-- SELECTED TEXT --
########

After more than a week's worth of pondering the forecast, wondering whether or not our favorite farm store's annual pancake breakfast was going to be cancelled, winter storm Stella arrived. She announced herself at daybreak with a few inches of powder to walk through on our way to the barn. Then she gathered... and fast. As the snow drifts piled several feet high by late morning, we decided to play it safe and take our breakfast next door at Wayward Goose Farm.

The hatches were battened down. All of the animals were safely closed into the barns, with boards of plywood temporarily tacked up over the windows. The kids were snuggled up under heat lamps, bellies full of milk. Meanwhile, every doe & buck lined up along the aisle of the barn and munched hay to its heart's content. And so, we enjoyed the sights of the blizzard from a window seat for an hour or two set to the tune of Duke Ellington's greatest hits, with the aroma of pancakes, bacon, coffee, and all manner of maple product, and with the company of farmers—all savoring the chance for a quick respite on the snow day of the year.

Though it may not feel so here in Vermont, Spring is near, and Kidding Season is gathering like a sudden storm in its own right. But for now we enjoy the relative stillness of a world wrapped in a thick blanket of snow. Here's hoping what they say is true: "in like a lion, out like a lamb."




Winter as it was. Moments that existed in the deep cracks of our wood planked floors, in the recesses of our mid-day minds feeding out hay, and in the slow but persistent realization of our dreams. I look at these images, all from our cell phones and none shared with anyone, and I feel these moments. The hens surveying their wintry manor before leaving the coop; a particularly pudgy block of cow cheese that was so beautiful I could not help but marvel; mending Mark's farm pants using sashiko stitching as an act of love and homemaking (inspired by this post); and on and on. Winter has been good to us. It has stretched me as a wife, challenged me as a farmer, deepened my faith, and even affirmed a few dreams.

########

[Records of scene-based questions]

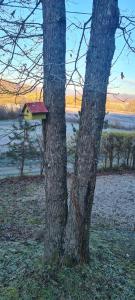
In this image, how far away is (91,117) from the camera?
14.7 ft

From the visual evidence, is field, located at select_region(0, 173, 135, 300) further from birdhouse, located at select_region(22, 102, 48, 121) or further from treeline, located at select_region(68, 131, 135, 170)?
treeline, located at select_region(68, 131, 135, 170)

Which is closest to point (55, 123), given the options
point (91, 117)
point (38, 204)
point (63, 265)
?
point (91, 117)

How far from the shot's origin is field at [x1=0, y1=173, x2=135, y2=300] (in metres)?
4.51

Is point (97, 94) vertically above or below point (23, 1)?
below

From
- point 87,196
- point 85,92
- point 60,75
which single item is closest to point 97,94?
point 85,92

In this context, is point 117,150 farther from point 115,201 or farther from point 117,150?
point 115,201

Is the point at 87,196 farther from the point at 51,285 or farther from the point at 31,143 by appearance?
the point at 31,143

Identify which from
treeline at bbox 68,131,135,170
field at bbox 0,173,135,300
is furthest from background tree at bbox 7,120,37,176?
field at bbox 0,173,135,300

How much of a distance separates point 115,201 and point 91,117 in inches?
236

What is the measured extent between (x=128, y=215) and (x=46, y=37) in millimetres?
5282

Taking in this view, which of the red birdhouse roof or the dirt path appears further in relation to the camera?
the dirt path

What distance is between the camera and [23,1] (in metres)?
5.17

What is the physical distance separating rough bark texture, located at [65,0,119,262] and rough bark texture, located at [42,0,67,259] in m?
0.14

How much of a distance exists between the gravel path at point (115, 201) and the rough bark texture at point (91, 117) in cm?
332
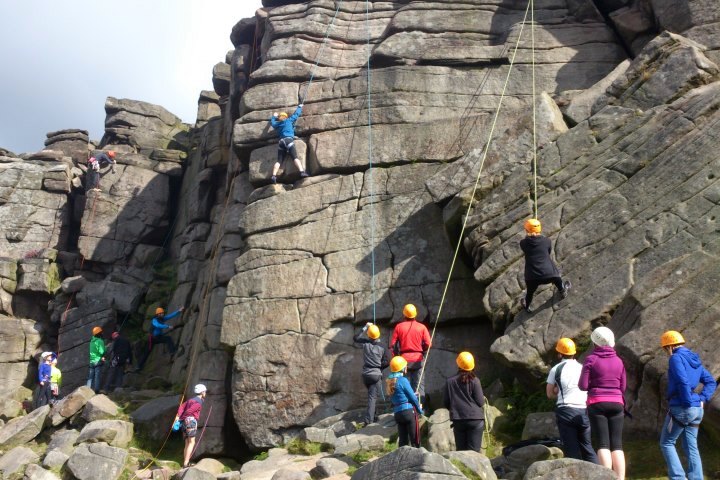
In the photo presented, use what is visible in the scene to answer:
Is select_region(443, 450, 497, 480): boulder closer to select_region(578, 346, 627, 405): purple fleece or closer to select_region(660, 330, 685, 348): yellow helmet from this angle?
select_region(578, 346, 627, 405): purple fleece

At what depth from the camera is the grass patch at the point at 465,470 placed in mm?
11422

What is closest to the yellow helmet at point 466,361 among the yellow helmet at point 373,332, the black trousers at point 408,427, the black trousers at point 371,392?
the black trousers at point 408,427

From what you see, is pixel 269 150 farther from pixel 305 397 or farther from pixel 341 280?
pixel 305 397

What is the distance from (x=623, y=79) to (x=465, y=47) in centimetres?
628

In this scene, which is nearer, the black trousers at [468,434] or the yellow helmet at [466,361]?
the black trousers at [468,434]

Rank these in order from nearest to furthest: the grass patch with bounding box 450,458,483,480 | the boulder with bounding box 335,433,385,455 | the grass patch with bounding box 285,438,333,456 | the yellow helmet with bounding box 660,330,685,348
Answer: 1. the yellow helmet with bounding box 660,330,685,348
2. the grass patch with bounding box 450,458,483,480
3. the boulder with bounding box 335,433,385,455
4. the grass patch with bounding box 285,438,333,456

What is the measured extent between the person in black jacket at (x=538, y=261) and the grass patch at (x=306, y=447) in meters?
5.49

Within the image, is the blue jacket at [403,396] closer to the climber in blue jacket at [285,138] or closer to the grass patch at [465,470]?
the grass patch at [465,470]

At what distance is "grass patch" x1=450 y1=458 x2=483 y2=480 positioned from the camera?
37.5ft

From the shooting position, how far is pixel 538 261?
50.8ft

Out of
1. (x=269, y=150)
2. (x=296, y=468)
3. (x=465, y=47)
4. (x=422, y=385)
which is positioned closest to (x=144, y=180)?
(x=269, y=150)

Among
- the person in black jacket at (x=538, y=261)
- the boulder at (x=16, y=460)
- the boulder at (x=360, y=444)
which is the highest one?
the person in black jacket at (x=538, y=261)

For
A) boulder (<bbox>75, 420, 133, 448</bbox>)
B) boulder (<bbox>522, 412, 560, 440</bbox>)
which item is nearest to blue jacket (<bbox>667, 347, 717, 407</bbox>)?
boulder (<bbox>522, 412, 560, 440</bbox>)

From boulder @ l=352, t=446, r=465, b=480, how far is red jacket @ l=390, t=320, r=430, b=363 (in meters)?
5.21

########

-- JOBS --
**1.** In the winter farm post, copy out the stretch from "Winter as it" through "a few dreams.", switching "cow cheese" to "farmhouse cheese".
**2.** According to the winter farm post, at which neighboring farm did the writers have breakfast during the storm?

-- COMPLETED EXERCISE --
**1.**
Winter as it was. Moments that existed in the deep cracks of our wood planked floors, in the recesses of our mid-day minds feeding out hay, and in the slow but persistent realization of our dreams. I look at these images, all from our cell phones and none shared with anyone, and I feel these moments. The hens surveying their wintry manor before leaving the coop; a particularly pudgy block of farmhouse cheese that was so beautiful I could not help but marvel; mending Mark's farm pants using sashiko stitching as an act of love and homemaking (inspired by this post); and on and on. Winter has been good to us. It has stretched me as a wife, challenged me as a farmer, deepened my faith, and even affirmed a few dreams.

**2.** Wayward Goose Farm